__Exercise objective__.
In the answer, give the entries below exactly, from the first line through the line with "Man wearing Ashen", with every picture omitted.

========

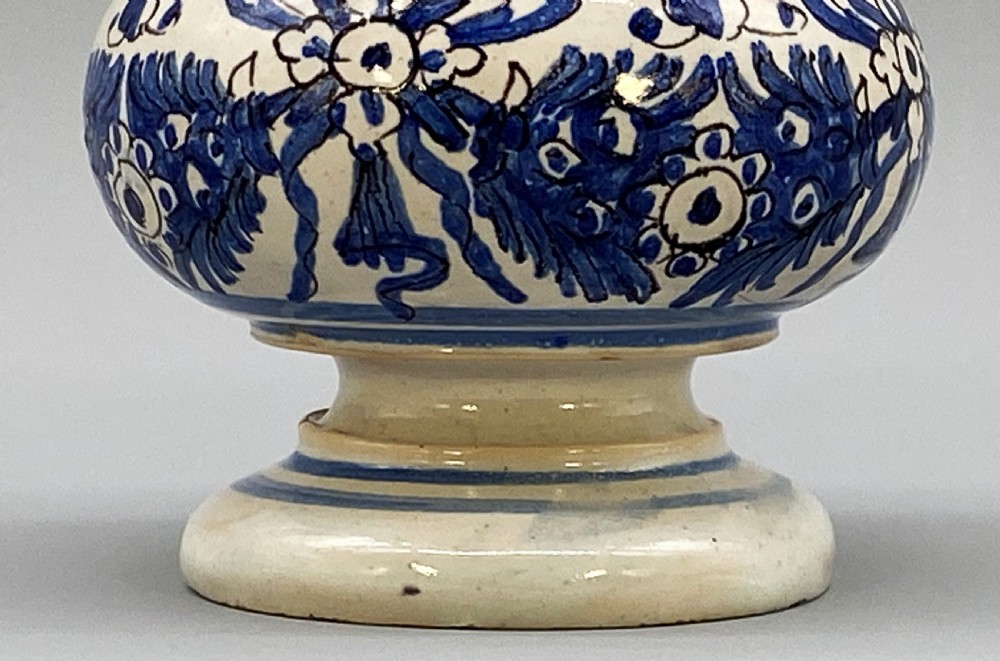 An 18th-century Italian majolica albarello pharmacy jar featuring a waisted silhouette with hand-painted blue floral patterns and central apothecary inscription. View XI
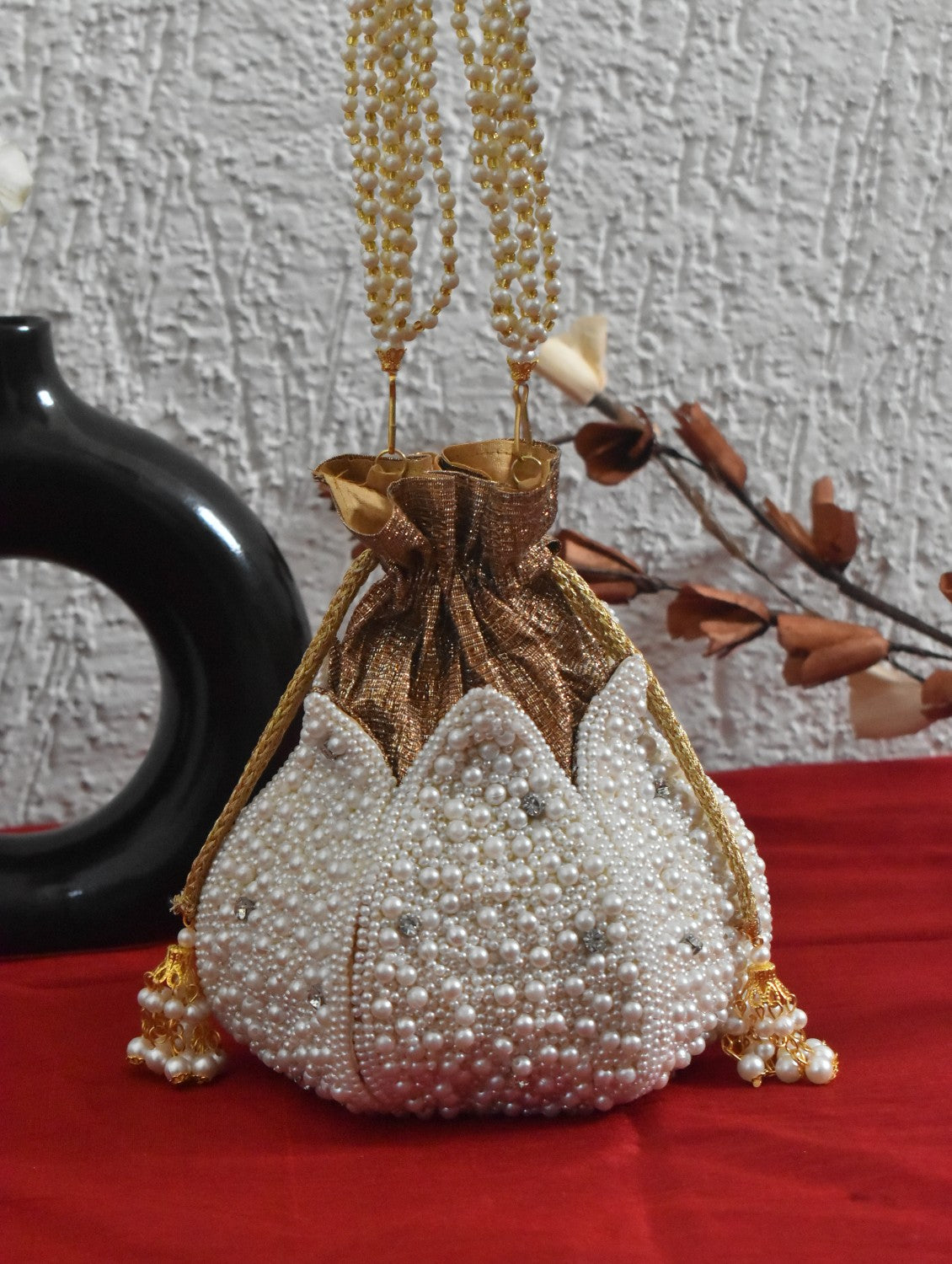 White pearl diamond studded lotus potli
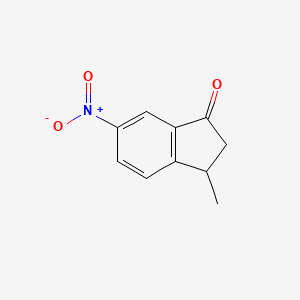 B8612122 1-Indanone, 3-methyl-6-nitro CAS No. 66248-98-4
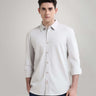 Man wearing Ashen Grey premium menswear knitted shirt, anti-stain, anti-odour, with long sleeves and button-up front.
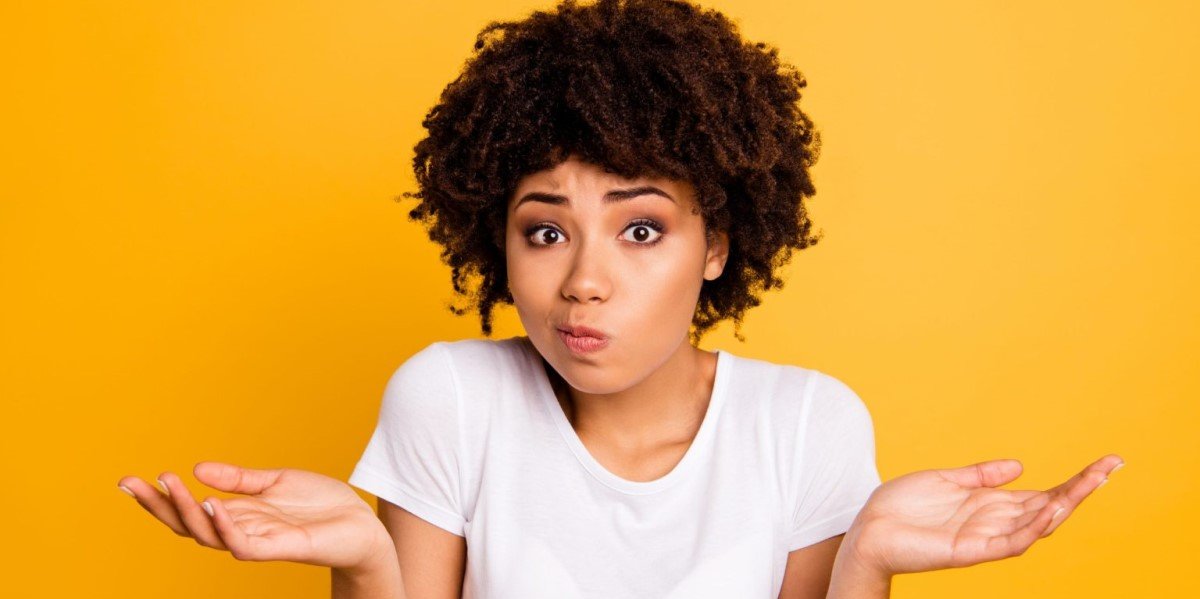 Jonge vrouw met donker gekruld haar trekt haar schouders op, handen open, mimiek oeps foutje, voor geel achtergrond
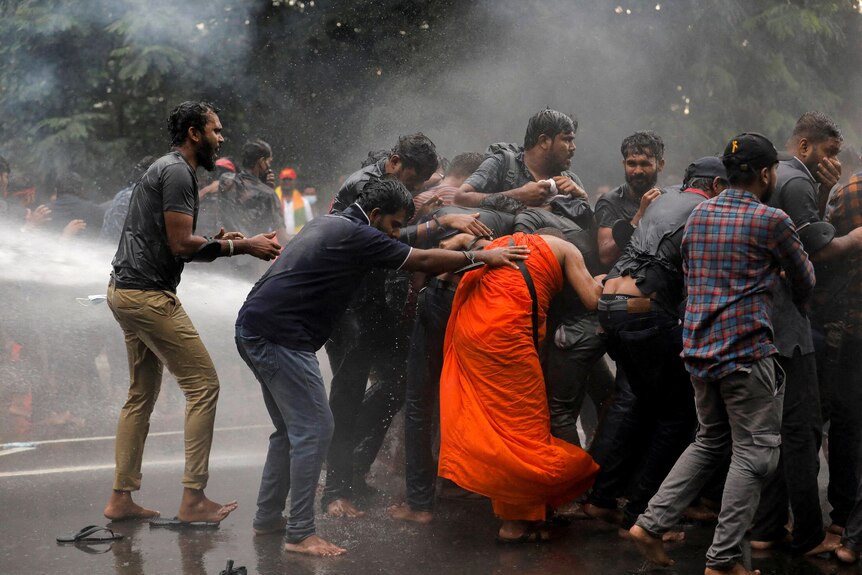 People crowd together as a jet of water is sprayed at them. One woman's orange dress is drenched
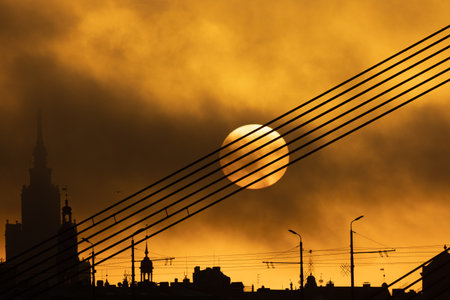 A beautiful Riga cityscape with suspension bridge over the riwer during colorful sunrise. Buildings against colorful sky. Norther Europe morning with warm sky.の写真素材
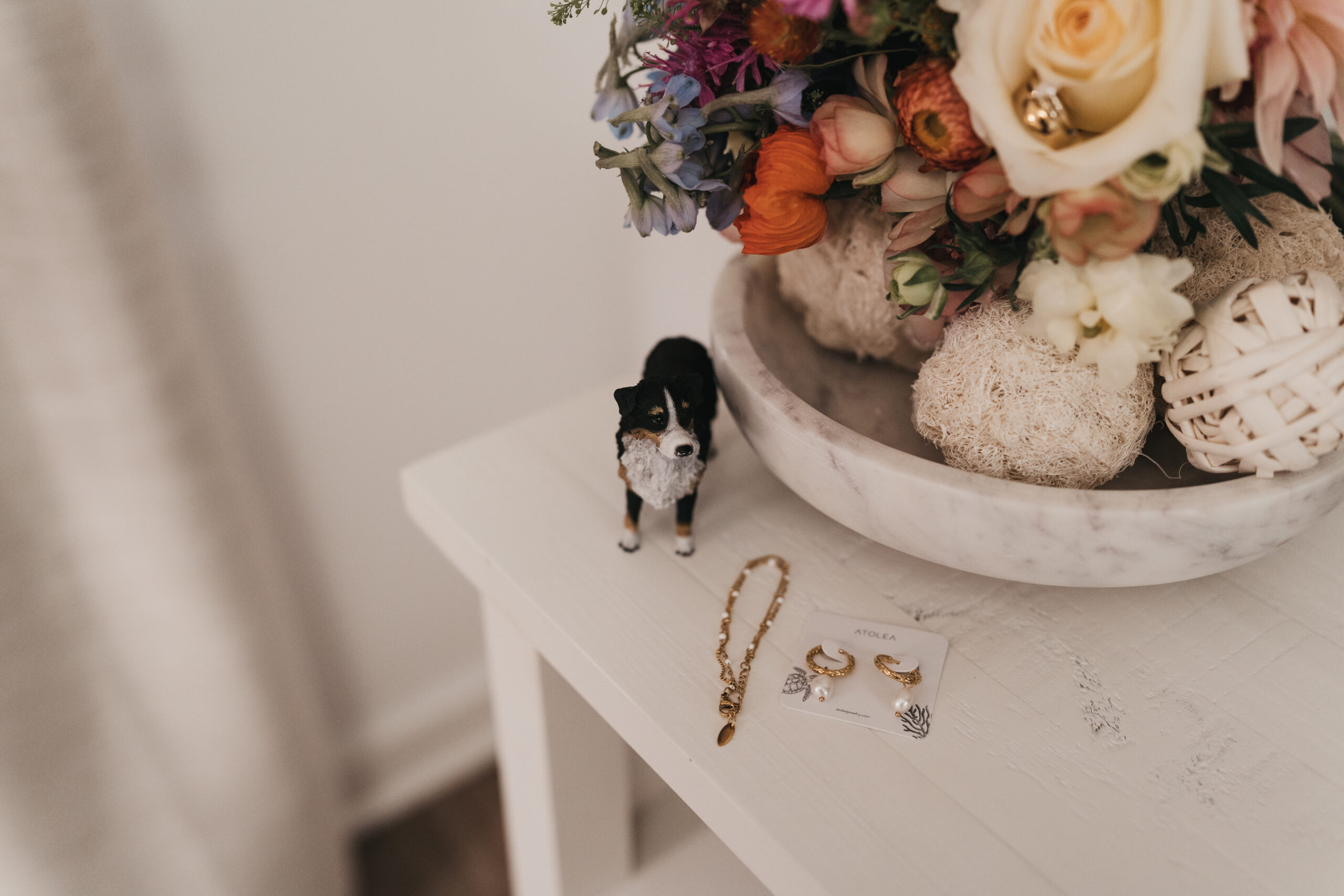 Mini dog figurine included in wedding details for an Acadia National Park Elopement.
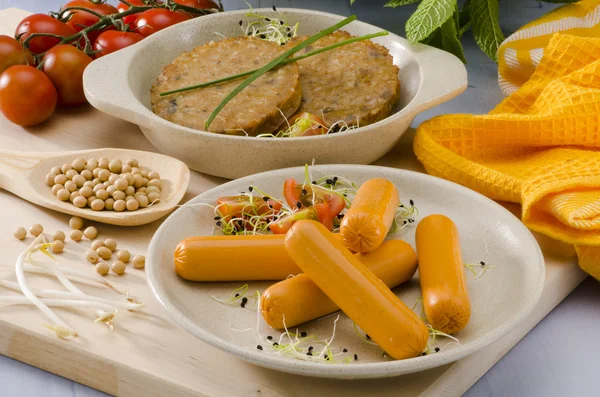 Vegetarian tofu burger and tofu sausage. — Stock Photo, Image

========

__Task output__.
 An 18th-century Italian majolica albarello pharmacy jar featuring a waisted silhouette with hand-painted blue floral patterns and central apothecary inscription. View XI
 White pearl diamond studded lotus potli
 B8612122 1-Indanone, 3-methyl-6-nitro CAS No. 66248-98-4
 Man wearing Ashen Grey premium menswear knitted shirt, anti-stain, anti-odour, with long sleeves and button-up front.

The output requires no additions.